Another difference is the ability of scientists to collect data from within the storm itself. One tool they use is the "dropwindsonde," an instrument dropped from an airplane and used to measure wind speed, air pressure and humidity within the storm. The data from satellites, dropwindsonde, and other sources are fed into powerful computers that use mathematical models to simulate a storm's development. Forecasters then study the computer's output to plot a hurricane's expected path.

Canadian technology has contributed the RADARSAT, a satellite that orbits the Earth bouncing radar signals off the surface of the planet. For a hurricane that's not yet over land, it can create a high-resolution picture of the sea surface, penetrating cloud cover, which picture-taking optical satellites can't do.

The end result is that progress is being made: The average tracking error has been halved since the 1970s when a typical three-day forecast would be off by 650 to 720 km; that error is now between 325 and 400 km.

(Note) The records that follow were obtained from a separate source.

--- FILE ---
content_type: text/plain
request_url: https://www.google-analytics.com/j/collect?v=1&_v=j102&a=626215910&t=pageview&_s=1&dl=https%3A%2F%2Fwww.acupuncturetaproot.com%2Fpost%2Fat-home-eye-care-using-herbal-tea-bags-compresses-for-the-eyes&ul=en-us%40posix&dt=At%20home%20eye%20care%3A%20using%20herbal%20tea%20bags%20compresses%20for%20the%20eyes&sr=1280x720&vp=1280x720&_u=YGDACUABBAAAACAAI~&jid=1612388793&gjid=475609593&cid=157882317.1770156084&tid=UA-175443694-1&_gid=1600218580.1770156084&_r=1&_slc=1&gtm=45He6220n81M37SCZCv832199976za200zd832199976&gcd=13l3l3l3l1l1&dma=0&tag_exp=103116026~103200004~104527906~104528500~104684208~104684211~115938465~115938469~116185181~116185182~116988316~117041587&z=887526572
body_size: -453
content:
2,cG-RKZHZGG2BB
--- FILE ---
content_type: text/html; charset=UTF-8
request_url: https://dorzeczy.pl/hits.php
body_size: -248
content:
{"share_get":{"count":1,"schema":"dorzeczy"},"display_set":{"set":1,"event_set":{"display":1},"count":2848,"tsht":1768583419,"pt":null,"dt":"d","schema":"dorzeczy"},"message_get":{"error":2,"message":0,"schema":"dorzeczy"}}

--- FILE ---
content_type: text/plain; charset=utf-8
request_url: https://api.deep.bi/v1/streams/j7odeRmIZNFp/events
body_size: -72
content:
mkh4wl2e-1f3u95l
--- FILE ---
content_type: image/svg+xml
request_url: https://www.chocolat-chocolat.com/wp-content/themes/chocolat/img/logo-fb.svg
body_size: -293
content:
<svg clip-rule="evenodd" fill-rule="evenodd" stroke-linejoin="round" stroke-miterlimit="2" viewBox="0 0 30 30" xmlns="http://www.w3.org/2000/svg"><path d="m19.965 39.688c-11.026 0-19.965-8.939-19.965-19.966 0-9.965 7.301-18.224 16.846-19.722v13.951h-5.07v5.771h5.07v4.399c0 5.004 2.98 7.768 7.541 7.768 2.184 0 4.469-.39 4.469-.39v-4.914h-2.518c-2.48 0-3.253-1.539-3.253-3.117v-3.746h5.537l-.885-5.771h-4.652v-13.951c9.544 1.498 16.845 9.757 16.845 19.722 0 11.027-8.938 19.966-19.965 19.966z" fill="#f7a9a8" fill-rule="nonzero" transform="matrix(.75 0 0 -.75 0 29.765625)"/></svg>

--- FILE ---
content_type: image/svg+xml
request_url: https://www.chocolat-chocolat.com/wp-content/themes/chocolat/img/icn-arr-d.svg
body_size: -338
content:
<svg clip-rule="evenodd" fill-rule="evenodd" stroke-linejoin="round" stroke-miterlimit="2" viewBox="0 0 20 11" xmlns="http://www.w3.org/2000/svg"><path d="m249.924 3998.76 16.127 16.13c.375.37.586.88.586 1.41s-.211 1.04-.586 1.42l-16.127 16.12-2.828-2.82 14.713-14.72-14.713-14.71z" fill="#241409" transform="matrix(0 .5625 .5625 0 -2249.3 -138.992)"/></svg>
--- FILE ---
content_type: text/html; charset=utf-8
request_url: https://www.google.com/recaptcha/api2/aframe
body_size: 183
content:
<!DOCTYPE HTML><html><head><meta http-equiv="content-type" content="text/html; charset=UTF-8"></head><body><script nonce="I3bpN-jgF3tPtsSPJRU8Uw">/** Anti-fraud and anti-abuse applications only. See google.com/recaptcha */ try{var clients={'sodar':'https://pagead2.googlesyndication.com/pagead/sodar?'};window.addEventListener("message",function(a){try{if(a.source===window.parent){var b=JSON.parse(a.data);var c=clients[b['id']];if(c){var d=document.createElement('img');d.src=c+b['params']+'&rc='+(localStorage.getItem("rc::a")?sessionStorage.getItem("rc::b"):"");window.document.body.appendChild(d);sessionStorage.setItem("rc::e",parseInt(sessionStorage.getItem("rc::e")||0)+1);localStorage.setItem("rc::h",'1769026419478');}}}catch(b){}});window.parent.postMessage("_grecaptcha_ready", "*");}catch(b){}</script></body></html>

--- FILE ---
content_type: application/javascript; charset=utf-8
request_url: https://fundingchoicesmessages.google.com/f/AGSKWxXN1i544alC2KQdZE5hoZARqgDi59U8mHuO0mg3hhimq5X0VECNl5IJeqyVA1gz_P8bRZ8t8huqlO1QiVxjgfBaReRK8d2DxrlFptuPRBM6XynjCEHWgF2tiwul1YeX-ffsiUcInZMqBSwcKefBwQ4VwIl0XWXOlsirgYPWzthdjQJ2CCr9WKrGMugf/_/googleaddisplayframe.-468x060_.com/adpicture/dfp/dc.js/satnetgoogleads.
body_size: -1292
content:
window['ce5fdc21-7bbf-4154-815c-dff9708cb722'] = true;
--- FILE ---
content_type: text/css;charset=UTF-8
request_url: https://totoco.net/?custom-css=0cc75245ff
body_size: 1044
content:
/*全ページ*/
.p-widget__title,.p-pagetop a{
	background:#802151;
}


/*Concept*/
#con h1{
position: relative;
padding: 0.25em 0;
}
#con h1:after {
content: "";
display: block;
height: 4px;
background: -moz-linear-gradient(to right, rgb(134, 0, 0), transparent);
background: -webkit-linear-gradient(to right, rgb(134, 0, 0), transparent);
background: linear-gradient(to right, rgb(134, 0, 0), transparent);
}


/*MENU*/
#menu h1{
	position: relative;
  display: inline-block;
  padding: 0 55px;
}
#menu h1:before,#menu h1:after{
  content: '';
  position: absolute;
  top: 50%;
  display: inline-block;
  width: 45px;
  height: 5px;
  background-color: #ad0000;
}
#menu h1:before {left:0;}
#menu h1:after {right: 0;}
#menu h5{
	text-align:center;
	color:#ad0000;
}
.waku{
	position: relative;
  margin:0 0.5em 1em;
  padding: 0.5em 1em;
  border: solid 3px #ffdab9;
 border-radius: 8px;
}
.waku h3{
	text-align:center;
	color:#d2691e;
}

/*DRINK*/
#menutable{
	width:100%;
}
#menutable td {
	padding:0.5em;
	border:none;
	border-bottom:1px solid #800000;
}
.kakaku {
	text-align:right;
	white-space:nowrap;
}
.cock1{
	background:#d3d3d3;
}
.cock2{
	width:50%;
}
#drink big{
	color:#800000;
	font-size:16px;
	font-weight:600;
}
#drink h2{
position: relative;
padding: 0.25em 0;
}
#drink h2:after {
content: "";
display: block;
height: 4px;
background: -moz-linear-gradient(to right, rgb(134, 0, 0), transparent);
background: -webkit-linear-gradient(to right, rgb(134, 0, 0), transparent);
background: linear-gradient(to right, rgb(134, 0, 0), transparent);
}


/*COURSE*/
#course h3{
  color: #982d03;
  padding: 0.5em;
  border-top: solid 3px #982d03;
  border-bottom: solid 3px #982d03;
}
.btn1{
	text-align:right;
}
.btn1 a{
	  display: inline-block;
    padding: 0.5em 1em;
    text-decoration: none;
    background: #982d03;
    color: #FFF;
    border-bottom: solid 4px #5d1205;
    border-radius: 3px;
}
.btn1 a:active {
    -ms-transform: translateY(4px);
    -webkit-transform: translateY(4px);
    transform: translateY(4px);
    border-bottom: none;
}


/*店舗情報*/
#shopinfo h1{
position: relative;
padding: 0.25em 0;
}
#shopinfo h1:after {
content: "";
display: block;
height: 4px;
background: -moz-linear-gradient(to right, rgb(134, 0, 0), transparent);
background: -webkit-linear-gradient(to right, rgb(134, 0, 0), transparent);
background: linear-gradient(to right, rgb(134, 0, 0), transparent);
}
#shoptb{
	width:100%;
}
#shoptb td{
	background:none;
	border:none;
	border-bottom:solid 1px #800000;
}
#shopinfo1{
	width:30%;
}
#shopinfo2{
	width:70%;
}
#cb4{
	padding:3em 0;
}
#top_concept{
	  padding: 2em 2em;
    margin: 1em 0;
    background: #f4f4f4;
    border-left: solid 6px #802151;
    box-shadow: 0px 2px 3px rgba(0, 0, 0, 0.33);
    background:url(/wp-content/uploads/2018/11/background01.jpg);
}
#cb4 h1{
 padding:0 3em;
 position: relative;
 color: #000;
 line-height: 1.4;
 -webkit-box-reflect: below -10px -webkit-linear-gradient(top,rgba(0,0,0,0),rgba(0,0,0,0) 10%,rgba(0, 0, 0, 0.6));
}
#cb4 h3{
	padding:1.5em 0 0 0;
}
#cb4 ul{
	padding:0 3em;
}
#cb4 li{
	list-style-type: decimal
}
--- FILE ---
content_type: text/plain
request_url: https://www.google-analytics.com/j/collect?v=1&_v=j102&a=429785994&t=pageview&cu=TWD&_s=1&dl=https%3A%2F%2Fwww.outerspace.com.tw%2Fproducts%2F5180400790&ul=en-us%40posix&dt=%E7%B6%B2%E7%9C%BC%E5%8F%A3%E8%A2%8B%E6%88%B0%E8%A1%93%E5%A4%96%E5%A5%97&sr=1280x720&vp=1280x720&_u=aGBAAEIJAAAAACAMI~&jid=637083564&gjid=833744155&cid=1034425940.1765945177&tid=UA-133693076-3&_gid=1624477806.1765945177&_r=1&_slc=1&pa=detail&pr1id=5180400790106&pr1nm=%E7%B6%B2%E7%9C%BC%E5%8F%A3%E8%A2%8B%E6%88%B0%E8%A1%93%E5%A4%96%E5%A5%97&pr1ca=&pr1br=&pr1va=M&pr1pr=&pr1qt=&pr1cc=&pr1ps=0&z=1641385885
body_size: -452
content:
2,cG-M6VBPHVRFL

"We've made significant improvements," says Dan Petersen, a meteorologist with the U.S. National Weather Service in Silver Spring, Md. "The average track errors have improved."

But that's only half the battle, he says. Because of the dramatic rise in population along coastal areas (and in South Florida in particular), the region needs earlier warnings than in the past. "Our population has increased so much along our coastline that it takes people longer to leave if they have to evacuate. And so they need longer lead times in order to make a decision, or to leave the area."

Global climate and the future

While tropical storms seem to follow certain natural cycles, scientists are concerned about the effects of global warming and long-term climate change. On Sept. 15, 1999, the United Nations issued a report predicting that global warning will cause more frequent and more severe tropical storms, floods and tornadoes in the coming century.

"We do know that hurricane intensity is directly correlated to how warm the ocean waters are," says Petersen. "And if global warming continues to occur, and this results in warmer water temperatures, then we'll see an undeniable signal of stronger hurricanes."

But scientists have a difficult time disentangling the effects of man's activity from the various natural cycles also known to be present.

For example, when there's an El Nino — with warm surface waters building up in the eastern Pacific Ocean — high-altitude wind patterns are affected, and the number of Atlantic storms is low. Hurricane formation is also linked to wind patterns in the stratosphere, ocean temperatures in different regions, and rainfall in West Africa.